By failing to move to withdraw the plea or vacate the judgment of conviction in appeal No. 2, defendant has failed to preserve for our review his challenge to the factual sufficiency of the plea allocution with respect to the charge of reckless endangerment in the first degree (see People v. Kozody, 74 A.D.3d 1907, 1908, 904 N.Y.S.2d 846, lv. denied 15 N.Y.3d 806, 908 N.Y.S.2d 166, 934 N.E.2d 900 ). We agree with defendant, however, that his recitation of the facts underlying that charge cast significant doubt upon his guilt insofar as it negated the element of depraved indifference, and thus that his plea falls within the narrow exception to the preservation requirement (see People v. Lopez, 71 N.Y.2d 662, 666–667, 529 N.Y.S.2d 465, 525 N.E.2d 5 ; People v. Hinckley, 50 A.D.3d 1466, 1466, 856 N.Y.S.2d 399, lv. denied 10 N.Y.3d 959, 863 N.Y.S.2d 143, 893 N.E.2d 449 ). Although County Court attempted to conduct a further inquiry before accepting defendant's guilty plea, that inquiry was insufficient to reestablish the negated element, and the court therefore failed to ensure that the plea was knowing and voluntary. We therefore reverse the judgment in appeal No. 2, vacate the plea, and remit the matter to County Court for further proceedings on the superior court information. Although defendant does not challenge his plea with respect to the charge of failure to report a change of address as a sex offender in appeal No. 1, because both charges were encompassed by a negotiated agreement, we note that in the event that defendant does not enter a plea of guilty to the charge of reckless endangerment in the first degree upon remittal, the court “ ‘should entertain a motion by the People, should the People be so disposed, to vacate the plea [in appeal No. 1] and set aside th[at] conviction’ ” as well (Hinckley, 50 A.D.3d at 1467, 856 N.Y.S.2d 399 ).

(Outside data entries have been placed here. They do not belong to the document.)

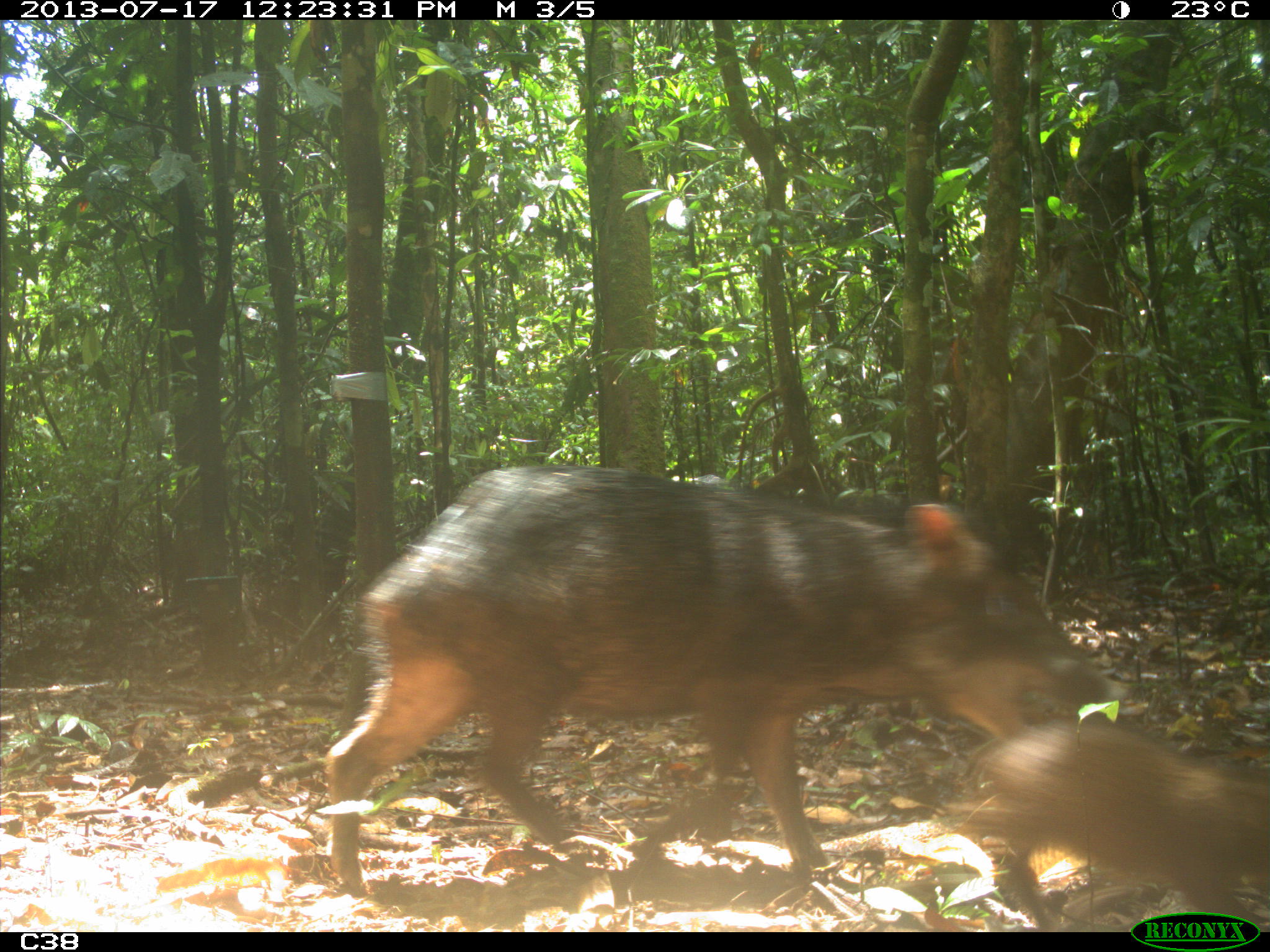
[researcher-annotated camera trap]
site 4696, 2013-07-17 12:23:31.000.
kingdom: Animalia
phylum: Chordata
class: Mammalia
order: Artiodactyla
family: Tayassuidae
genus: Tayassu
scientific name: Tayassu pecari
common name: white-lipped peccary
Tayassu pecari (white-lipped peccary), count 9, age adult.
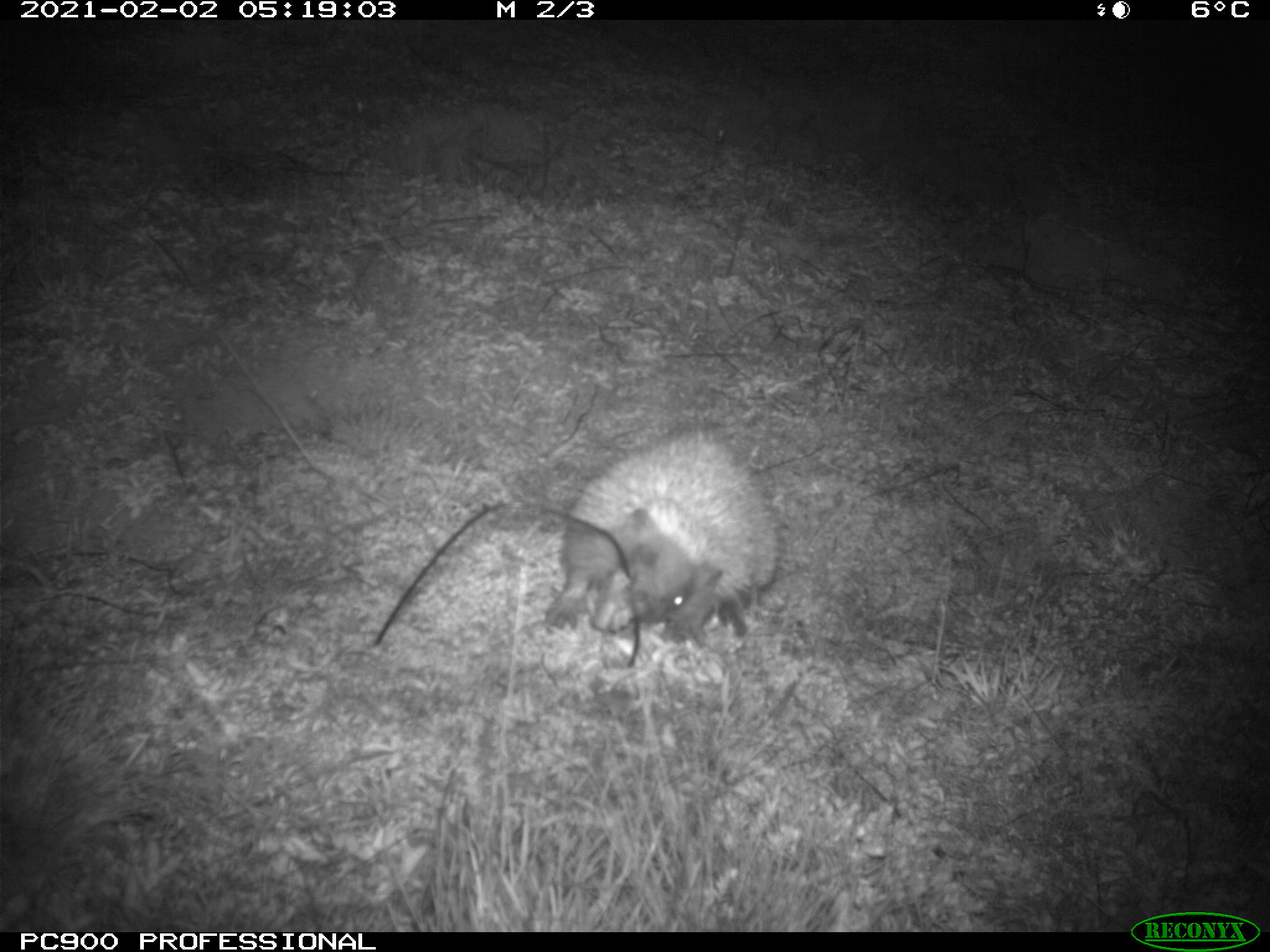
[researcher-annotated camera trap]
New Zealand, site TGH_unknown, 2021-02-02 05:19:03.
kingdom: Animalia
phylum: Chordata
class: Mammalia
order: Eulipotyphla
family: Erinaceidae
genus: Erinaceus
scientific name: Erinaceus europaeus europaeus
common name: european hedgehog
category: hedgehog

In light of our determination, we do not reach defendant's alternative contention in appeal No.2 that the sentence imposed by the court for reckless endangerment in the first degree is unduly harsh and severe.
It is hereby ORDERED that the judgment so appealed from is unanimously reversed on the law, the plea is vacated, and the matter is remitted to Cayuga County Court for further proceedings on the superior court information.